At our house, each day's mail is first sorted into two piles. One has the envelopes I'll actually open, the periodicals I'll actually read. The other, usually much larger, is the junk mail: The advertising vehicles masquerading as magazines. The never-ending charitable appeals from nonprofits I already donated to for the year, which always makes me feel as though my donation has simply been spent on more fundraising. And at this time of year, the stuff that goes first into the junk pile are the campaign mailers.
Why would I pay any attention to them? Decades ago, they ceased to give me any real information. There are the slate mailers that were paid for by the candidates and thus don't reflect any real endorsements. There are the misleading attacks on each other that the accused has little or no chance to respond to before election day. They hint that the candidate has endorsements that he or she doesn't really have. (See this post on Sheila Kuehl by my colleague Kerry Cavanaugh.)
An acquaintance of mine, who's working for one of the major campaigns, was fretting the other day because an opponent had sent out an inaccurate smear letter to voters. The campaign was wondering how best to respond.
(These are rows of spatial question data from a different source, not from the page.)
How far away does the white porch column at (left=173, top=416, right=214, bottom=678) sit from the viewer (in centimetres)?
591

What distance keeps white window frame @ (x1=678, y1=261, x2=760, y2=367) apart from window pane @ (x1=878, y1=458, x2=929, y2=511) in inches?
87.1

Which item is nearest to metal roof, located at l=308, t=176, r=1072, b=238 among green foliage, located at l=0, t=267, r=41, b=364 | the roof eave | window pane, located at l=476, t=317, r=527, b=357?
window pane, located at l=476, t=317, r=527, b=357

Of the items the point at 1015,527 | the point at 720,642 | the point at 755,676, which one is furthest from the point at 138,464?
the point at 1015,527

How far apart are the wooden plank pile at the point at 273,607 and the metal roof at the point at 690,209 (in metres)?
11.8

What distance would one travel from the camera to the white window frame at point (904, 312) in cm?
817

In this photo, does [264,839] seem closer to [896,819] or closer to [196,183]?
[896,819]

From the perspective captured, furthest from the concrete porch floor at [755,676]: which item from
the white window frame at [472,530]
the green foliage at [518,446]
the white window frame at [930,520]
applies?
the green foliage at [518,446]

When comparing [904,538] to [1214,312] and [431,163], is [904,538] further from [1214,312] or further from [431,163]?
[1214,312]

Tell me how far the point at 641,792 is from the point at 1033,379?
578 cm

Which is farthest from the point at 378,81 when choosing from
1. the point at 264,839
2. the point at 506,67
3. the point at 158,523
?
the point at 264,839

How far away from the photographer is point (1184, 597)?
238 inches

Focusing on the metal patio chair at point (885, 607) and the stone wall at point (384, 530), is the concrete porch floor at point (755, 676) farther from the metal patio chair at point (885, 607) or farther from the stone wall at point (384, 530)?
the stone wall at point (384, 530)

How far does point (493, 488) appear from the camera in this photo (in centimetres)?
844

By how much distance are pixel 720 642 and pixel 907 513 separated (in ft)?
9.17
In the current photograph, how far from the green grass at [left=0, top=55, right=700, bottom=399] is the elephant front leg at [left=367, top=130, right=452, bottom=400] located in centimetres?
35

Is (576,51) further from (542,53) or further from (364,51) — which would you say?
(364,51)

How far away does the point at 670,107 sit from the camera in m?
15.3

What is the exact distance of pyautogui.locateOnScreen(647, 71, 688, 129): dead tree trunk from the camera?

My response was, "Is anybody going to actually look at it?" Why would a voter trust an ad from a particular campaign as a source for making a ballot decision? With all the readily available information about elections, this is like giving serious consideration to a mailer from a tobacco company that says how much it cares about the public's health.
Direct mail is a big part of the campaign scene; one would think there are some data to show that they do something. I have to wonder. I give the mailers just enough of a glance to ascertain what they are, not even from whom, much less what they said. Then into the recycle bin they go.